6.1 Area of a Region Between Two Curves

Find the area of a region between two curves using integration.
Find the area between intersecting curves using integration.
Describe integration as an accumulation process.

Assignment

Vocabulary and teal boxes
p416 3, 6, 7, 10, 11, 13, 15, 18, 21, 24, 27, 30, 33, 36, 39, 42, 45, 48 53–57 odd, 66, 78, 83–85

Additional Resources

AP Topics: 8.4, 8.5, 8.6
Khan Academy

Area of a Region Between Two Curves

This image does a better job of explaining the main idea behind this section’s concept than I ever could. Find the area of the upper curve and subtract the area of the lower curve.

Figure 6.1.1 Finding the area between two curves.

Example 1

Find the area of the region between ${y=x^2+2}$, ${y=-x}$, $x=0$, and $x=1$.

With anything, images are good so you can get a feel of what’s going on.

Figure 6.1.2 Bounded area for example 1.

$x^2+2$ is above $-x$, and $x=0$ and $x=1$ are just the bounds, so we can jump right into setting up the integral.

\[\begin{align} \int_0^1 f(x)-g(x)\, dx &= \int_0^1 (x^2+2) - (-x) \, dx \\ &= \int_0^1 x^2+x + 2 \, dx \\ &= \left[ \frac{x^3}{3} +\frac{x^2}{2} + 2x\right]_0^1 \\ &= \frac{17}{6} \end{align}\]

$\blacksquare$

Area of a Region Between Intersecting Curves

An extra step is introduced if bounds aren’t defined, and intersections need to be found instead.

Example 2

Find the area between ${f(x)=2-x^2}$ and ${g(x)=x}$. {: .example}.

Figure 6.1.3 The area bounded by $2-x^2$ and $x$.

The area itself is clearly defined by looking at the graph, we just need the bounds which will be the intersection points.

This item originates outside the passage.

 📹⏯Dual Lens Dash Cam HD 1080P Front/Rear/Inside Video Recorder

Setting the two equations equal to each other will get those for us.

\[\begin{align} 2 - x^2 &= x \\ x^2 + x -2 &= 0 \\ (x - 1)(x - 2) &= 0 \\[1em] \int_2^1 f(x) - g(x)\, dx &= \int_2^1 (2-x^2) - (x)\, dx \\ &= \int_2^1 -x^2 - x + 2 \, dx \\ &= \left[ -\frac{x^3}{3} - \frac{x^2}{2} + 2x\right]_{-2}^1 \\ &= \frac{9}{2} \end{align}\]

$\blacksquare$

Of course, the problems will get more complicated beyond that. You will have multiple regions defined, requiring multiple integrals, and also functions in terms of $y$ rather than $x$.

Example 3

Find the area of the region bounded by the graphs of ${x=3-y^2}$ and ${x=y+1}$.

Figure 6.1.4 The region bounded by ${x=3-y^2}$ and ${x=y+1}$.

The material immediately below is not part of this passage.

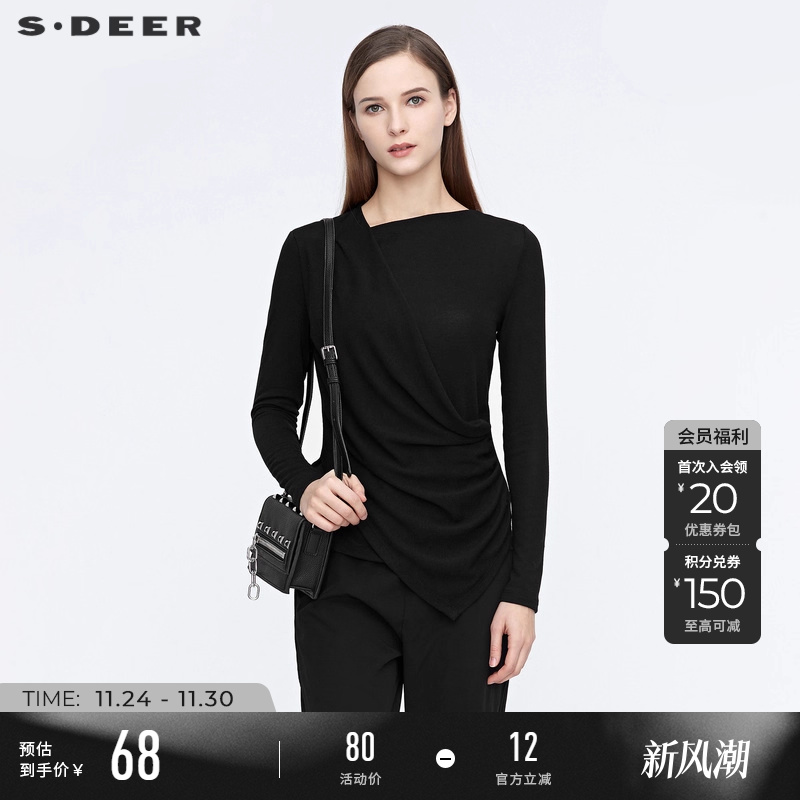 s.deer圣迪奥春秋装堆叠长袖T恤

Find your intersection points like normal and you end up with $(2,1)$ and $(-1,-2)$. But integrating with respect to $x$ is more complicated than before. If you look at the region as bounded by something above and below, the top boundary is two different functions.

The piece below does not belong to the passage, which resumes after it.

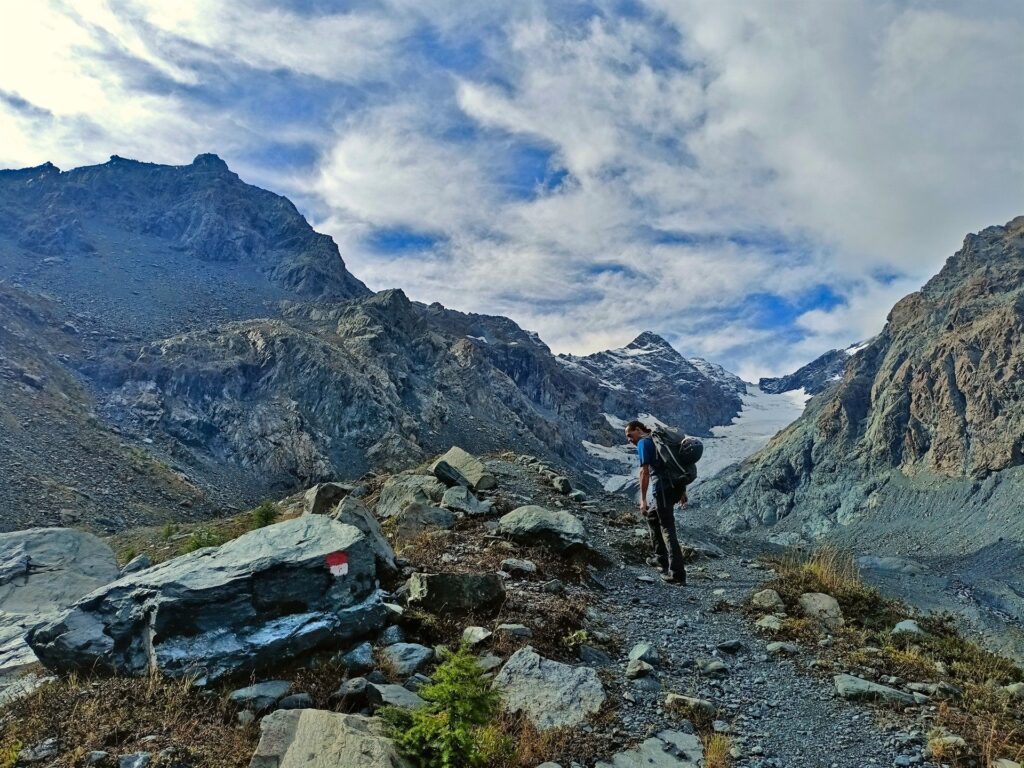 la lingua glaciale magra magra del Ghiacciaio Ventina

Instead, it’s easier to look at this as a left and right boundary and integrate with respect to $y$. Our lower bound for the integral would be $-2$ and the upper $1$. We then subtract the left curve from the right one.

\[\begin{align} \int_{-2}^1 (3-y^2) - (y + 1) \, dy &= \int_{-2}^1 -y^2 - y +2 \, dy \\ &= \left[ -\frac{y^3}{3} - \frac{y^2}{2} + 2y \right]_{-2}^1 \\ &= \frac{9}{2} \end{align}\]

$\blacksquare$

If you keep in mind where the positive and negative are, not much changes when calculating horizontal areas compared to vertical ones. This image from the text highlights the differences between the two, and uses the example above as reference.

Figure 6.1.5 Comparison of horizontal and vertical rectangles to find the area for example 3.